Todays link on this subject A father's view of going back to work: 'I felt genuinely devastated' from the Guardian


  1. "I can't afford it, simple as that."
    "The figures do not take into account that fathers to be could be taking holiday to cover the first week."

    Well said, Dazzler. It's such common sense that I don't understand why it's even being debated as an issue. Virtually every new father I have known has taken paternity leave if they are affluent enough, holiday if they are not.

  2. I've just come off two weeks of paternity leave. I'm lucky enough to be able to afford it.

    However, I think you're right Daz, extra holiday later on is better spent. It's much more fun spending time (and bonding) with your 1-2 year old than it is with a newborn.

    I also agree that it'd be good if paternity leave could be postponed up to 6 mths in the future. It would allow both the father (and their employer) to come to a decent compromise as to when to take the time off.

    Babies don't always arrive at an appropriate time!

  3. Glad you agree. Although I sort of feel told off by as I can be alot of help in the first few weeks. I should add im having help from my mother in the first 2 weeks too. But more fleible paternity pay would be a better idea in my view.

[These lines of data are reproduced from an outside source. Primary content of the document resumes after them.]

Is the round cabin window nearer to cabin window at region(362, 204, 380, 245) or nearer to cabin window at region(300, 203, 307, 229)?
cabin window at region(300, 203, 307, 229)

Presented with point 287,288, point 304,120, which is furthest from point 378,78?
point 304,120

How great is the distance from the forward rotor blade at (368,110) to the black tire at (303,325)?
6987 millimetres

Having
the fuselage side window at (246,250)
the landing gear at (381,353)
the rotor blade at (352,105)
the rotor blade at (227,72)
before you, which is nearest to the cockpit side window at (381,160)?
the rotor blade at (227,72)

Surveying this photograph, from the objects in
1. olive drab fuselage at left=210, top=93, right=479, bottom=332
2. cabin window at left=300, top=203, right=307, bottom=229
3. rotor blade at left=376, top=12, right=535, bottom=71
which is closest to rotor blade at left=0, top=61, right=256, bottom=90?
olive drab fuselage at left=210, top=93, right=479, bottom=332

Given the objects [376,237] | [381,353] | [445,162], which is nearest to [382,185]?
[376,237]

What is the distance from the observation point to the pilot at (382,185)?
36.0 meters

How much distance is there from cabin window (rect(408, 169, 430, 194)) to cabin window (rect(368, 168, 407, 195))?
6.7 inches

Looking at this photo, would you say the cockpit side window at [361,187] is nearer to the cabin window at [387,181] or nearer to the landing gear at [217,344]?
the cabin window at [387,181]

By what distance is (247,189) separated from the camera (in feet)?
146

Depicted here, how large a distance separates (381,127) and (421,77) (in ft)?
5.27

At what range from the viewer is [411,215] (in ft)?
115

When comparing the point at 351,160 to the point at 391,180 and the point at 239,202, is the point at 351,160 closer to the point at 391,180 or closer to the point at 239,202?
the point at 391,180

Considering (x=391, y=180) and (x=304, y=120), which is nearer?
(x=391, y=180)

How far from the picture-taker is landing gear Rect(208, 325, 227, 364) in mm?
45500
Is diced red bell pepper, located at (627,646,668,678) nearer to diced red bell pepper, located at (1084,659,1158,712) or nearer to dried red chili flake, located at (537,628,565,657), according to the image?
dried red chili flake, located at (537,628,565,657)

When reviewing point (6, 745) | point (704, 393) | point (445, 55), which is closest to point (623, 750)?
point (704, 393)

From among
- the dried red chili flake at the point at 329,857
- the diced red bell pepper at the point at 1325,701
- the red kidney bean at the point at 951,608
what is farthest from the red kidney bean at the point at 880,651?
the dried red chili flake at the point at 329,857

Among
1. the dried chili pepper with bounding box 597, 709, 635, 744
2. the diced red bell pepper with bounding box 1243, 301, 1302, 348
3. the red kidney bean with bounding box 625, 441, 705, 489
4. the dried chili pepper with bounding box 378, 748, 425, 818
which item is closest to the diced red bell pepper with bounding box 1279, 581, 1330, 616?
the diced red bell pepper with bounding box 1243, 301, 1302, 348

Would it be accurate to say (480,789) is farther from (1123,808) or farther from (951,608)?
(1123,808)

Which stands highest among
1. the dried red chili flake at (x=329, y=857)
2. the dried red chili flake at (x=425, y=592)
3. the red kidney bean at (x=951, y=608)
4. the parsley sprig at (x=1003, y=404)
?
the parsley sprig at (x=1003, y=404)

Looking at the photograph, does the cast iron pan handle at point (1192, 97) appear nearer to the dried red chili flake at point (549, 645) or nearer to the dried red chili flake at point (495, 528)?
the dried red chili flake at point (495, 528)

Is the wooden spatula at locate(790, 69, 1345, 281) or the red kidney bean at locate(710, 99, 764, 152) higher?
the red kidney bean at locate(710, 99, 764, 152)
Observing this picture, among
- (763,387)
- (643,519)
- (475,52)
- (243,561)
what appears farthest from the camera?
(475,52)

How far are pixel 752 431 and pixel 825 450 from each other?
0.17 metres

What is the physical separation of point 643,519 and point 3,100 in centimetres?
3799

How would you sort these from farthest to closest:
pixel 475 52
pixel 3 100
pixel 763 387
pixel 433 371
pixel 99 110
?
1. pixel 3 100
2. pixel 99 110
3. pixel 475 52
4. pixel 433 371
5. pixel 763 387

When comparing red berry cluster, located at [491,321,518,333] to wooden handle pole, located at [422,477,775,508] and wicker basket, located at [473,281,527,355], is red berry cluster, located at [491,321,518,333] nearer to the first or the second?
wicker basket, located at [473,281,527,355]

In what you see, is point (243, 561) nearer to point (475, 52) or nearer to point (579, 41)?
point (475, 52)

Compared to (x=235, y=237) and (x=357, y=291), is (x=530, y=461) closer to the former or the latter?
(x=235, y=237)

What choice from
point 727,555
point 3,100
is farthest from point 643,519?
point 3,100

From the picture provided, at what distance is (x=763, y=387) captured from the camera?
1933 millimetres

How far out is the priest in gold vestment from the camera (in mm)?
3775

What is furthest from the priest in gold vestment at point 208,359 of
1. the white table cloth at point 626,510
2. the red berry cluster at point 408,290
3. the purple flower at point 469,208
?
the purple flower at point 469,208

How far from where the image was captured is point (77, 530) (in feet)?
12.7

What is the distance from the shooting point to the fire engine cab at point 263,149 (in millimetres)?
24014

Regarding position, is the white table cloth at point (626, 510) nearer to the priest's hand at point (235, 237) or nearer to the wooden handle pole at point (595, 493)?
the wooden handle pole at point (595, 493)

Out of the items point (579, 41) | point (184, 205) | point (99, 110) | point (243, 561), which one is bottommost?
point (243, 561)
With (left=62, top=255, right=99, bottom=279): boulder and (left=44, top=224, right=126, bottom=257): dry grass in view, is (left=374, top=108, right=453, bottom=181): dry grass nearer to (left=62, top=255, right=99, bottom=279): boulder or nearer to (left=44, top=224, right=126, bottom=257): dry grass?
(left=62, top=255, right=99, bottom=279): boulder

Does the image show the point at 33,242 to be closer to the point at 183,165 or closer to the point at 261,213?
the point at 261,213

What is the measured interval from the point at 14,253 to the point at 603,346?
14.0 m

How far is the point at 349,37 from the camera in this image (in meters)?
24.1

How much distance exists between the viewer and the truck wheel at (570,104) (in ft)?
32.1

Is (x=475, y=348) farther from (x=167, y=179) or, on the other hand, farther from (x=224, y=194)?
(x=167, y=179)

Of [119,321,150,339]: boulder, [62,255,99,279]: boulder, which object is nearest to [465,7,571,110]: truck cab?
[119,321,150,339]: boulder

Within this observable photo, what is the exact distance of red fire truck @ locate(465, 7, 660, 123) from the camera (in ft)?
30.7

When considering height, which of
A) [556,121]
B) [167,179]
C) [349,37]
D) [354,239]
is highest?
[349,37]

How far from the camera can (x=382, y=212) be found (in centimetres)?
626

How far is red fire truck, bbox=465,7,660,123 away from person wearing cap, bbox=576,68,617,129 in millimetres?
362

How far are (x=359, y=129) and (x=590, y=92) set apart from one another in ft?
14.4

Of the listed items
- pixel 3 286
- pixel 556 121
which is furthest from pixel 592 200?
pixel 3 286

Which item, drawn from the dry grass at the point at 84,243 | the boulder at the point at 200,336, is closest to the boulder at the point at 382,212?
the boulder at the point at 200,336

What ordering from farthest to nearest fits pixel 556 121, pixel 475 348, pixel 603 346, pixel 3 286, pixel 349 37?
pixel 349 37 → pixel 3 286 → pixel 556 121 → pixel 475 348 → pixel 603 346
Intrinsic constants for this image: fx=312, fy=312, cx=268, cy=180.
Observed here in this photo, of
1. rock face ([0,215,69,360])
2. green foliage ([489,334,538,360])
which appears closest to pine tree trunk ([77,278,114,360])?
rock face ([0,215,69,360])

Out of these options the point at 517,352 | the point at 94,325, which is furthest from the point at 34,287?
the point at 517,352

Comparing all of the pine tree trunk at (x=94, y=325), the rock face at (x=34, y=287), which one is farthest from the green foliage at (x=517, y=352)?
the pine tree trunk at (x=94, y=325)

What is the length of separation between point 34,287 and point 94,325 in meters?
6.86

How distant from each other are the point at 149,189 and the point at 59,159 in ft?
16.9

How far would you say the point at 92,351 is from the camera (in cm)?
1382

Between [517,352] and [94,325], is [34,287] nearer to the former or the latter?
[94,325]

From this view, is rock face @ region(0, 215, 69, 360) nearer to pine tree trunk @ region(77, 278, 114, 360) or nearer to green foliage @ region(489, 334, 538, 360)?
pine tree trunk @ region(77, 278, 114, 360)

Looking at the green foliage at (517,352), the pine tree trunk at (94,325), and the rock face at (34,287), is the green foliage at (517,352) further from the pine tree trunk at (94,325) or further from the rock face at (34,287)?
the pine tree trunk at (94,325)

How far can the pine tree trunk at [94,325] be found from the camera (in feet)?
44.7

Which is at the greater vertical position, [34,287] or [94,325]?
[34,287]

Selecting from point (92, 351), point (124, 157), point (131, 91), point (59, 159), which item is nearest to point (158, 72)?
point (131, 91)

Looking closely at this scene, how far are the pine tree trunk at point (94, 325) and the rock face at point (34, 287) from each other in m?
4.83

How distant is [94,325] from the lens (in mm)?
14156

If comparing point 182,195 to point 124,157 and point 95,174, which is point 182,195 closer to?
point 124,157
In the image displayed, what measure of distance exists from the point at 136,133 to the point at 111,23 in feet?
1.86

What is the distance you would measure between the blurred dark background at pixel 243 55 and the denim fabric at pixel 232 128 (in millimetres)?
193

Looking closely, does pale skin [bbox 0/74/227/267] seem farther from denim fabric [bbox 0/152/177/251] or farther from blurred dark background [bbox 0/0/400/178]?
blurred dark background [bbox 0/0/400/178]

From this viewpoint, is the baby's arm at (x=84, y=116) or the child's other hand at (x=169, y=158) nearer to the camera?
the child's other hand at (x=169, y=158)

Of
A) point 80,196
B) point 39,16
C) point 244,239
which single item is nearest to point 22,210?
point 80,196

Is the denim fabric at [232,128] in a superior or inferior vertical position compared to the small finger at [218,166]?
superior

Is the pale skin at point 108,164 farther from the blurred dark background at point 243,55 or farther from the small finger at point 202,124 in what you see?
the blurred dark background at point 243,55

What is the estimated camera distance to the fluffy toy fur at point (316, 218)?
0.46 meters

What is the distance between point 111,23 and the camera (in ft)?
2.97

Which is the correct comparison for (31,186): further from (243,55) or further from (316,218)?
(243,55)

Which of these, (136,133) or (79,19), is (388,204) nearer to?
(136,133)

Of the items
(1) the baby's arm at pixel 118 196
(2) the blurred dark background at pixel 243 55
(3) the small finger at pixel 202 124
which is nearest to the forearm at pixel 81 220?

    BTW how did it go Greengabbles. did you have a boy or a girl and did she/he come on time

  4. A girl: Matilda, everything turned out OK, though we had to travel to Frimley in Surrey as there are no longer the facilities at Heatherwood for my wife to give birth there and we didn't fancy the long trip to Wexham....

    Every couple/family is different and has different needs. It's never as simple as "the man should be at home to help in the first two weeks".

    Parenting is an odd "vocation", you are constantly fed things to make you feel guilty, you MUST BREASTFEED, you MUST NOT LET YOUR CHILD WATCH MORE THAN 20 MINUTES TV A DAY, you MUST NOT do x, y, z etc. etc. I think we should all calm down a little and support mothers/fathers rather than criticise.

    I understand breastfeeding is better for the child and that TV is bad, but it's not wrong to do a top-up bottle feed or put your child in front of the TV for half an hour while you have a cup of tea and a sit down now and again. My mum smoked all the way through her pregnancy with me and I was exclusively bottle fed, and I'm OK (sort of).

    I take as active a role in my children as possible, I work fulltime and my wife parttime, if she earned more than me I would happily work parttime and her fulltime but that's not the case unfortunately!

  5. As a Mother and Grandmother, the question of Paternity Leave brings a wry smile to my face.
    When I had my 'babies' 41 and 36 years ago there was not even paid Maternity Leave, you just left your job, Full Stop.
    Everything is different now, people are more affluent, many more Mums work, they have to in order to keep the life style they are used to!
    As for Paternity Leave, today's fathers are more 'hands on' than ever before, I do not know any new fathers who don't change nappies, walk their babies in the pushchairs etc etc. And it would be an unusual new daddy who wouldn't take paternity leave if only he could afford it.
    I think the majority use some of their annual leave at a time that will suit both parents, and of course grandparents are involved as well if they are lucky.
    As for TV - if only my nearly 3 year old grand-daughter would sit in front of it for an hour I would rejoice!!!!
    I applaud most of todays young parents, and I say to them 'Don't listen to advice - do what your instincts tell you' You know if it is the right thing if you are truthful to yourself.

  6. Anglea, no doubt things are much better now. But theres no need to stop here because they are. I very much enjoyed your advice however. That must of been hard.